Publicou livros de texto para a maioria das disciplinas que regeu e que foram segui­dos por outros docentes. Realça-se este facto porque é raro em Portugal os profes­sores universi­tários publicarem em livro as suas lições.
Realizou trabalhos de investigação com aceitação internacional.
Tendo eu sido responsável pela entrada do Dr. Martinho para a Faculdade, ficaria de mal com a minha consciência se, no momento em que, com desgosto, o vejo abandoná-la, não mani­festasse perante este Conselho Científico o apreço em que tenho as suas qualidades de docente e fizesse realçar o mérito indiscutível da cola­boração que deu a este Laboratório
.

Uma pergunta pode ocorrer: De entre os trabalhos científicos realizados, quais terão sido os mais significativos? Pela originalidade e importância prática dos resultados, julgo que são os que foram publicados entre 2001 e 2004 – com José Francisco Salgado e Isabel Maria Ferro Gonçalves – referentes à descoberta de uma curva universal relevante no domínio da Física das Radia­ções de Reactores Nucleares.


Desses trabalhos, são de destacar os seguintes:
(a) Universal curve of epithermal neutron resonance self-shielding factors in foils, wires and spheres. Applied Radiation and Isotopes, Vol. 58 (2003) 371-375
(b) Extension to cylindrical samples of the universal curve of resonance neutron self-shielding factors. Nuclear Instruments and Methods in Physics Research B, Vol. 213 (2004) 186-188
(c) Universal curve of thermal neutron self-shielding factors in foils, wires, spheres and cylinders. Journal of Radioanalytical and Nuclear Chemistry 261 (3) 2004 637-643

Cientistas de vários países [Alemanha, Argélia, Argentina, Áus­tria, Bélgica, Brasil, Bulgária, Canadá, China, Coreia do Sul, Dinamarca, Egipto, Eslovénia, Estados Unidos da América, França, Holanda, Hungria, Índia, Itália, Japão, Paquistão, Portugal, Reino Unido, Suiça, Taiwan e Vietname] e de instituições internacionais [EU/Joint Research Centre (Geel, Bél­gica; Petten, Holanda; Ispra, Itália) e IAEA (Viena)] têm vin­do a citar os tra­balhos publicados entre 2001 e 2004 em artigos referentes a diversos do­mí­nios, nomeadamente metrologia de radiações de reactores nucleares, determinação de parâme­tros nuclea­res (secções eficazes e integrais de resso­nância), aná­lise por activa­ção com neutrões, produção de radioisótopos para aplicações médicas.

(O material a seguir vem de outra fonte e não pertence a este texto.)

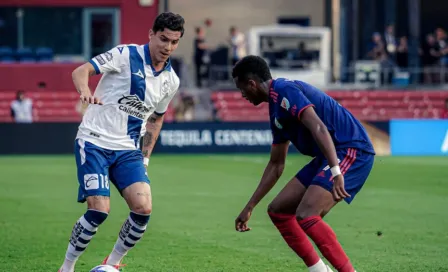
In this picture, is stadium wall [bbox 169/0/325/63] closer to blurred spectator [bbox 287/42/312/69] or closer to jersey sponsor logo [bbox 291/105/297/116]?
blurred spectator [bbox 287/42/312/69]

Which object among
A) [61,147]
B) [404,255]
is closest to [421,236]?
[404,255]

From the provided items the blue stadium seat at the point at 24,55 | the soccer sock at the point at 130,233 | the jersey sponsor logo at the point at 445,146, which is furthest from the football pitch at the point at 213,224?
the blue stadium seat at the point at 24,55

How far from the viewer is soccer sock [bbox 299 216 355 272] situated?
8.15 meters

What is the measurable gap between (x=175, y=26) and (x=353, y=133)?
1.83 metres

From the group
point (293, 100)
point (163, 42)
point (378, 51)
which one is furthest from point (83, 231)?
point (378, 51)

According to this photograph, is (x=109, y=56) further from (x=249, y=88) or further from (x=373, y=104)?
(x=373, y=104)

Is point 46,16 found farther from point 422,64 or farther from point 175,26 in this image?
point 175,26

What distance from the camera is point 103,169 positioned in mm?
8867

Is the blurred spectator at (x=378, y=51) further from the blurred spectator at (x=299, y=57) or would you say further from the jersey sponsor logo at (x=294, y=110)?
the jersey sponsor logo at (x=294, y=110)

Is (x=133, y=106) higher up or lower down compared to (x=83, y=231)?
higher up

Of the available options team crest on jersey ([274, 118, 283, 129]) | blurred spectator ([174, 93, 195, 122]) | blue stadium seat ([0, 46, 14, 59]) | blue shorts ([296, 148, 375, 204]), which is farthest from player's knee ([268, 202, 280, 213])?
blue stadium seat ([0, 46, 14, 59])

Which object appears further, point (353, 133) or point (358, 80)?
point (358, 80)

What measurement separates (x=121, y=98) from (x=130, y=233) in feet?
3.92

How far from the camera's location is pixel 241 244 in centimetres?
1158
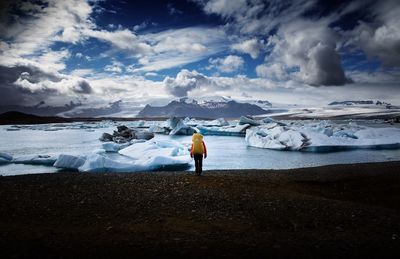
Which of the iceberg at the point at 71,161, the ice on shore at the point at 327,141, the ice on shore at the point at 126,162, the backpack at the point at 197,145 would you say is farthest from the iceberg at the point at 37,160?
the ice on shore at the point at 327,141

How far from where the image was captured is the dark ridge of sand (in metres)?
3.74

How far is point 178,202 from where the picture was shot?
5.82 meters

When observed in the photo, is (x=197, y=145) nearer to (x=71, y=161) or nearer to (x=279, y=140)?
(x=71, y=161)

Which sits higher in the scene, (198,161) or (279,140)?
(198,161)

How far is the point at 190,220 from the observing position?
195 inches

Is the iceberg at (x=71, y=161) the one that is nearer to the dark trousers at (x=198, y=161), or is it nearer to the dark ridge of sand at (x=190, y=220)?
the dark ridge of sand at (x=190, y=220)

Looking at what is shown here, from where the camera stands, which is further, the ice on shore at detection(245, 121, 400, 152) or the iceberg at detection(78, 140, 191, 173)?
the ice on shore at detection(245, 121, 400, 152)

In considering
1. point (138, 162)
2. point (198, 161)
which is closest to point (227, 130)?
point (138, 162)

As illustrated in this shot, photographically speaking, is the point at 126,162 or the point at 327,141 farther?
the point at 327,141

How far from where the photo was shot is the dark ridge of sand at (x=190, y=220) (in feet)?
12.3

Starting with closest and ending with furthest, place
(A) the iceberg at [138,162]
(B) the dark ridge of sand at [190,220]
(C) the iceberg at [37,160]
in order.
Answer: (B) the dark ridge of sand at [190,220], (A) the iceberg at [138,162], (C) the iceberg at [37,160]

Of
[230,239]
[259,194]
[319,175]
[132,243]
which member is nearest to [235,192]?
[259,194]

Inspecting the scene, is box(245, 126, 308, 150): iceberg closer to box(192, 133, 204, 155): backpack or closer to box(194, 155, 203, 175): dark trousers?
box(194, 155, 203, 175): dark trousers

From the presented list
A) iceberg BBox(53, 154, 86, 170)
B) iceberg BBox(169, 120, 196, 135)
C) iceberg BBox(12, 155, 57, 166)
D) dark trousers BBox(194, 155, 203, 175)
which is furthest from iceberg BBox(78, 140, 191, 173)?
iceberg BBox(169, 120, 196, 135)
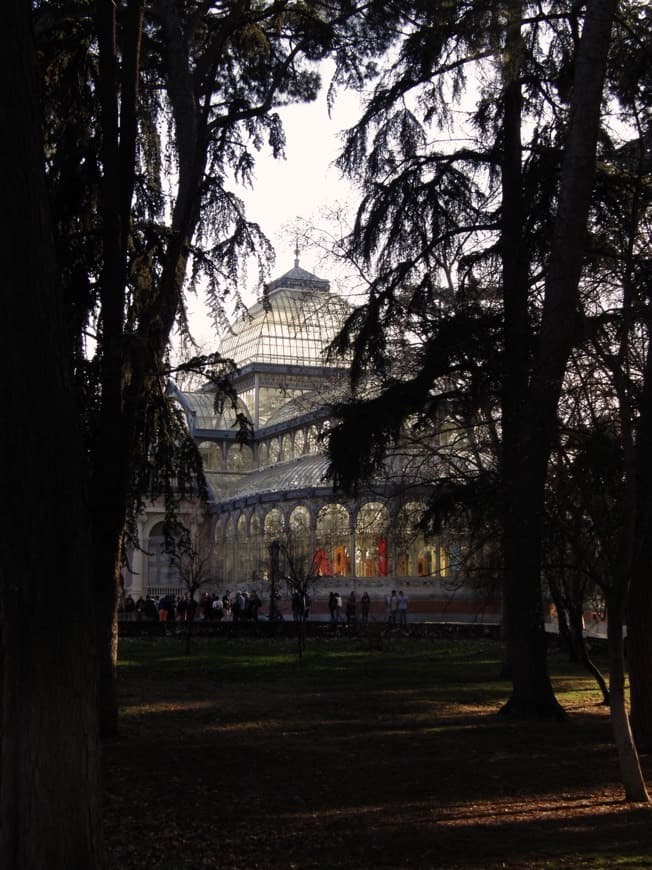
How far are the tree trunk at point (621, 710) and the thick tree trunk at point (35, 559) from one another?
Answer: 4212 mm

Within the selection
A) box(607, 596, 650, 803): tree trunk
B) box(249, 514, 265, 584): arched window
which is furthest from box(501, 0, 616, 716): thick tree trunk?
box(249, 514, 265, 584): arched window

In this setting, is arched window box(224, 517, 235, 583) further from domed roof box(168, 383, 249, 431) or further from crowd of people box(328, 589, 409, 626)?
crowd of people box(328, 589, 409, 626)

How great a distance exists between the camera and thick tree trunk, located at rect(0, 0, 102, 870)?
4.84 meters

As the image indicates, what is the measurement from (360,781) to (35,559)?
16.7ft

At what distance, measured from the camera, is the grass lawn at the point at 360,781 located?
6.82m

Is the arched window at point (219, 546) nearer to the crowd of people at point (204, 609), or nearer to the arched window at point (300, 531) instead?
the crowd of people at point (204, 609)

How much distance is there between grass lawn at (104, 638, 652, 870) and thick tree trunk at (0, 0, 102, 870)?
5.64ft

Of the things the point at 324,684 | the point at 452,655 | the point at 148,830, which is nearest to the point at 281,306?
the point at 452,655

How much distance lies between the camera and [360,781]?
917cm

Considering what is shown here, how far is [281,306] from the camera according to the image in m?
53.2

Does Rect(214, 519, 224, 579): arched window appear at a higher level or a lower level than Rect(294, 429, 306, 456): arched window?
lower

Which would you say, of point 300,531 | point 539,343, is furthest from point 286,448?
point 539,343

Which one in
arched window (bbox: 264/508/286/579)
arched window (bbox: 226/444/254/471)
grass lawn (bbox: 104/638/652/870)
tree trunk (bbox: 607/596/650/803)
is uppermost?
arched window (bbox: 226/444/254/471)

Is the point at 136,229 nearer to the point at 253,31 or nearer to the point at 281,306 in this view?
the point at 253,31
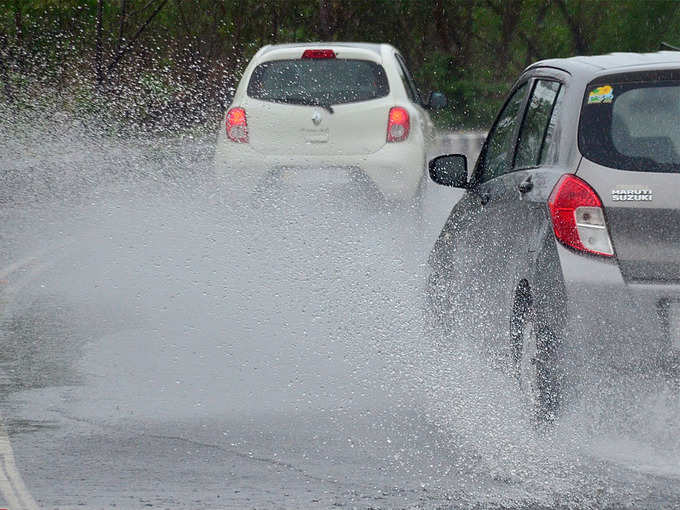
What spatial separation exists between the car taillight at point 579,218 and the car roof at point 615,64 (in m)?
0.53

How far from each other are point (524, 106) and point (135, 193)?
9.26m

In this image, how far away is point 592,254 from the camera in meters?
5.56

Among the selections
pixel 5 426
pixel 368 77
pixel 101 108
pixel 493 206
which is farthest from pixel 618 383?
pixel 101 108

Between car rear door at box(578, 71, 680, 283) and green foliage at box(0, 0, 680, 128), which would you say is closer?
car rear door at box(578, 71, 680, 283)

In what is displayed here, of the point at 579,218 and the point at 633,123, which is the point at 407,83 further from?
the point at 579,218

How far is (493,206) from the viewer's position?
679 cm

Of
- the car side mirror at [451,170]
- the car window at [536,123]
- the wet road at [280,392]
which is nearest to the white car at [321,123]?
the wet road at [280,392]

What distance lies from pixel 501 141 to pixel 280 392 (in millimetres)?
1652

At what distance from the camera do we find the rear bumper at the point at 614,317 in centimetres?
541

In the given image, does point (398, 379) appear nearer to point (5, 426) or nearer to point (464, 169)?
point (464, 169)

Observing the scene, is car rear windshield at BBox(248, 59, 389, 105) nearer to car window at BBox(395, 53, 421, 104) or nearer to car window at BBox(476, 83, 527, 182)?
A: car window at BBox(395, 53, 421, 104)

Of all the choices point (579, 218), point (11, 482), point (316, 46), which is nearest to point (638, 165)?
point (579, 218)

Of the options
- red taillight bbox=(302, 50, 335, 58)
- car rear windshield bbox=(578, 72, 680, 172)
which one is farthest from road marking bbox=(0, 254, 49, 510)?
red taillight bbox=(302, 50, 335, 58)

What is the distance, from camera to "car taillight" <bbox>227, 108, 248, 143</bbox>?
1180 centimetres
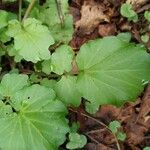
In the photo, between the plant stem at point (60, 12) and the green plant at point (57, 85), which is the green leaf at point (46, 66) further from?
the plant stem at point (60, 12)

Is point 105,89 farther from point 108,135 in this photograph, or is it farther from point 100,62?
point 108,135

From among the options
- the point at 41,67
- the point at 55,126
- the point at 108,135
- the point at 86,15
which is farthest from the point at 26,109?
the point at 86,15

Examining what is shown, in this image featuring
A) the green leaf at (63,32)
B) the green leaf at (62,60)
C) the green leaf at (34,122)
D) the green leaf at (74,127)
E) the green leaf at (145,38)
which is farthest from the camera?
the green leaf at (145,38)

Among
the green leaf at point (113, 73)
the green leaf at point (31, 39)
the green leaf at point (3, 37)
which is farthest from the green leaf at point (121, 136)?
the green leaf at point (3, 37)

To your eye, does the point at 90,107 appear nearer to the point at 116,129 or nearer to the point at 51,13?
the point at 116,129

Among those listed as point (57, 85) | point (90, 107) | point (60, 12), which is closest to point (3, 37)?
point (60, 12)

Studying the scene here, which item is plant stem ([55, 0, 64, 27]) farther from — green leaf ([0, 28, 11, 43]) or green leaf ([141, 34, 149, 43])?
green leaf ([141, 34, 149, 43])

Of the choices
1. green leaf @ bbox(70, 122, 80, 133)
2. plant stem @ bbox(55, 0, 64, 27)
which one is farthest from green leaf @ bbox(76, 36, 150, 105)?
plant stem @ bbox(55, 0, 64, 27)
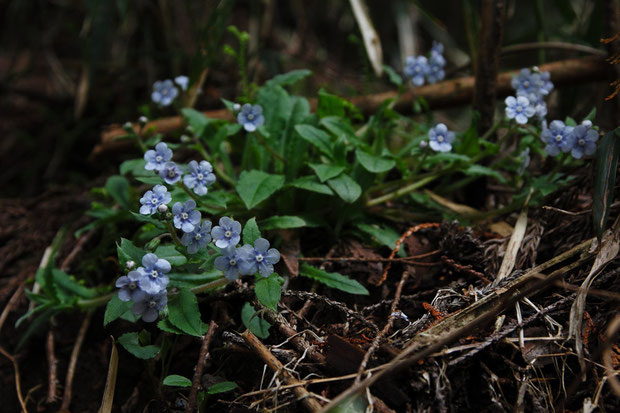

Uma equipa canadiana resumiu a inovação do trabalho feito em Sacavém como segue:
« (…) Historically, the calculation of Gth and Gep [Gepi or Gres] was extremely difficult, and it was recommen­ded to dilute the samples to avoid self-shielding. Fortunately, reactor physicists recently showed that the amount of epithermal as well as thermal self-shielding could be expressed by the same analytical function, a sigmoid, for all nuclides (Martinho et al., 2003 [2]; Gonçalves et al., 2004 [3]; Martinho et al., 2004 [4]). (…) »
[in C. Chilian, R. Chambon, G. Kennedy: Neutron self-shielding with k0-NAA irradiations. Nuclear Instruments and Methods in Physics Research Section A 622 (2) (2010) 429-432]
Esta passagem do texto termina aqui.